Continue the article on speeding recovery from surgery, picking up right after its final sentence.

___ Selected extract ___

If you’re scheduled for surgery, one of your main questions is likely to be “How long before I can get back to my regular life?”
As you might expect, the answer depends in part on what type of operation you’re having and how healthy you are going in. But much of it also depends on you. The following steps can help you improve your chances for a speedy recovery and reduce the risk of complications that can leave you sidelined longer than you intended.
Pick an experienced surgeon and hospital. Be wary of surgeons who are reluctant to discuss their level of experience or are vague about their complication and success rates. Experience is especially important for complex, high-risk procedures such as cancer surgery, coronary artery bypass and heart-valve replacement, and abdominal aortic aneurysm repair.
As for picking a hospital, Consumer Reports rates more than 4,000 hospitals nationwide on 17 measures, including infection and readmission rates, serious complications, mortality and patient experience. It also has a composite safety score for more than 1,100 hospitals. For details, go to www.consumerreports.
Know what’s coming. Ask your surgeon what to expect in the immediate postoperative period. Will you be in the intensive care unit at first? What are the plans for pain relief? What tubes will you be hitched up to? Also, have a discussion about your expectations for recovery. Finally, discuss your medication. You should stop taking certain drugs and supplements before surgery because they can affect blood clotting. Diabetics who take insulin may need to adjust their doses.

___ Entries supplied ___

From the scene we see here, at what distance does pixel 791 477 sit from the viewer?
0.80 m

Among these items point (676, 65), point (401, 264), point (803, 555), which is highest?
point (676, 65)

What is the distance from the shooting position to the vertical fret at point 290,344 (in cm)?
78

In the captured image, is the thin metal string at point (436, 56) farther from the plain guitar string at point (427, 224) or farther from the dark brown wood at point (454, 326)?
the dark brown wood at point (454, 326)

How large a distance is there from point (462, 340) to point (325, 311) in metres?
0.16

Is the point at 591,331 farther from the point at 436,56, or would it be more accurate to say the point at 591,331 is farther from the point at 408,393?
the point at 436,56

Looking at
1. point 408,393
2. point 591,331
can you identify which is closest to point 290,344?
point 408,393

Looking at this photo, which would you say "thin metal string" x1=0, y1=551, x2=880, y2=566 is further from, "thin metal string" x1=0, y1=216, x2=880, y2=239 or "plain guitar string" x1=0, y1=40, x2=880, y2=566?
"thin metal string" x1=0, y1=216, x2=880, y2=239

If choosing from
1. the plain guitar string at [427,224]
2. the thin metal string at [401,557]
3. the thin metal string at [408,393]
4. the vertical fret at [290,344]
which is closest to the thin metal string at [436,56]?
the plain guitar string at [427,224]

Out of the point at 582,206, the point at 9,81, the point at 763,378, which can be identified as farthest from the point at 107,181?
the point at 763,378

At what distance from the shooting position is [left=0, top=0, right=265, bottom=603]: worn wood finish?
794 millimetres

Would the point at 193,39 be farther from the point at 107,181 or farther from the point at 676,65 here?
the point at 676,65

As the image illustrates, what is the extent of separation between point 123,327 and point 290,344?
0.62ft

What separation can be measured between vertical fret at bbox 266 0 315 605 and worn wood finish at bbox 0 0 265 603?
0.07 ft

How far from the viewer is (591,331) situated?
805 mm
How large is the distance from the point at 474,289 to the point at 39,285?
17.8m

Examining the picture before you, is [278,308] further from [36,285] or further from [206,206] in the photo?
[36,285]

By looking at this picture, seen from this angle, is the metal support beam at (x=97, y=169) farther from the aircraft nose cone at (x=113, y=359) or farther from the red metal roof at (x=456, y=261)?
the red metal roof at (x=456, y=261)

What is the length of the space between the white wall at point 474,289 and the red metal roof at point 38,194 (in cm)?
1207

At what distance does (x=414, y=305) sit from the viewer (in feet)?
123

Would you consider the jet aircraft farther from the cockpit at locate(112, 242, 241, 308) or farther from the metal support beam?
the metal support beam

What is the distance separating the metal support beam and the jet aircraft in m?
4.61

___

§ **Task answer**:
Stay safe at the hospital. Two of the biggest risks of any hospitalization are medical errors and infections. Those are largely out of your control, but you can help mitigate the risk by arranging to have a friend or relative with you for most if not all of your stay to ask questions, monitor hand-washing and the administration of medication, make sure catheters and IV lines are kept clean and removed when they’re no longer needed (that doesn’t always happen), and speak up in general if something doesn’t seem right. If that’s not possible, consider hiring a private-duty nurse for the job.
Plan your discharge. Start asking about discharge plans soon after you’re admitted. Find out whether you will be going home or to a skilled nursing facility. If it’s the former, schedule home care if needed, and nail down plans for physical therapy or other rehabilitation. If you’re going home with equipment, such as drains or wound vacs (vacuum pumps to aid wound healing), make sure you or your caregiver knows how to operate them.
Don’t tough out pain. Doing so may set back your recovery, warns Alejandro Gonzalez Della Valle, an orthopedic surgeon at the Hospital for Special Surgery and an associate professor of orthopedic surgery at Weill Cornell Medical College in New York. After knee replacement, for example, “it is important that patients take the prescribed painkillers,” he says. “Good pain control allows them to rehabilitate faster and develop range of motion.” In contrast, those who are reluctant to take painkillers generally don’t do enough physical therapy, which can lead the knee to heal with thick scar tissue that limits range of motion, Gonzalez Della Valle says. Taking painkillers if needed can also make it easier to breathe and cough, reducing the risk of pneumonia.
Mind your bladder and bowels. While it is common for normal bowel activity to slow down after surgery, there may be something you can do to shorten that period. Chewing sugarless gum reduced the time to flatus (passing gas, an indicator of bowel function) by an average of 14 hours and the time to first bowel movement by 23 hours after intestinal surgery, according to an analysis in the April 2009 International Journal of Surgery.
As for your bladder, one risk is urinary retention, or the inability to urinate despite having a full bladder, a possible side effect of certain medication. Men with enlarged prostates are especially prone to this problem. The treatment for urinary retention is catheterization.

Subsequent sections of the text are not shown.